## Instrucción de trabajo A:
En el fragmento sobre la cámara en la mirilla, copia el texto desde "Los vecinos que" hasta "versus derecho a la intimidad.", cambiando "demanda" por "querella".
## Instrucción de trabajo B:
Según el fragmento sobre la cámara en la mirilla, ¿a qué distancia estaba la vivienda de los vecinos afectados?

## Fragmento del documento:
☆ ☆ ☆ ☆ ☆
El Tribunal Supremo confirma que la instalación de un dispositivo de grabación en la mirilla de una puerta, que capta a los vecinos al entrar o salir de sus casas, atenta contra su derecho a la intimidad.
El caso en cuestión se originó a raíz de una disputa vecinal.
Uno de los vecinos instaló en su mirilla un sistema con sensor de movimiento que grababa automáticamente a quienes pasaban por delante de su puerta. La vivienda de los vecinos afectados se encontraba justo enfrente, a solo metro y medio de distancia, lo que hacía que el dispositivo se activara con cada movimiento, incluso sin interactuar con la vivienda de los demandados.
Los vecinos que se sentían vigilados presentaron una demanda, la justicia les dio la razón en primera y segunda instancia, y ahora el Supremo ha ratificado esa decisión.
Para llegar a esta conclusión, vulneración ilegítima de su privacidad, el TS aplica un juicio de proporcionalidad, es decir, derecho a la seguridad versus derecho a la intimidad.
En este caso, el Supremo concluyó que no había motivos de seguridad suficientes. El edificio contaba con conserjería y era un recinto cerrado, sin antecedentes de incidentes. Los únicos motivos que alegaron los demandados fueron su interés en controlar quién se acercaba a su puerta para recibir paquetes. Este argumento no pesó lo suficiente.
La sentencia también resalta que el dispositivo no contaba con un sistema que limitara el acceso o uso de las imágenes, lo que incumple la Ley Orgánica de Protección de Datos. Además, la ubicación de la cámara era tan intrusiva que, al abrir la puerta del vecino, llegaba a grabar el interior de su vivienda.
☆ ☆ ☆ ☆ ☆
## Contenido de datos:
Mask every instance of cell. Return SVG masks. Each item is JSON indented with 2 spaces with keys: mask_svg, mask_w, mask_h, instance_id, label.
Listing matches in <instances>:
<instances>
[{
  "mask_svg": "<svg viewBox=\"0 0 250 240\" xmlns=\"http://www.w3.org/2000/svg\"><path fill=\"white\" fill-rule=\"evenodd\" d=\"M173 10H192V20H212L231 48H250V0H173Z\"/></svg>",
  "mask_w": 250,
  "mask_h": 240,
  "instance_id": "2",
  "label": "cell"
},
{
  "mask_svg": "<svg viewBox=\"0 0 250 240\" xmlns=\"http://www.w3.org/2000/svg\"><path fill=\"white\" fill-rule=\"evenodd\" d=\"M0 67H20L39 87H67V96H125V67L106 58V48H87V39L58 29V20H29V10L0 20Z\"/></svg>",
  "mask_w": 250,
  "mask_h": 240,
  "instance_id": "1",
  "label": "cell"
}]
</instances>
☆ ☆ ☆ ☆ ☆
## Respuesta A:
Los vecinos que se sentían vigilados presentaron una querella, la justicia les dio la razón en primera y segunda instancia, y ahora el Supremo ha ratificado esa decisión.
Para llegar a esta conclusión, vulneración ilegítima de su privacidad, el TS aplica un juicio de proporcionalidad, es decir, derecho a la seguridad versus derecho a la intimidad.

## Respuesta B:
Justo enfrente, a solo metro y medio.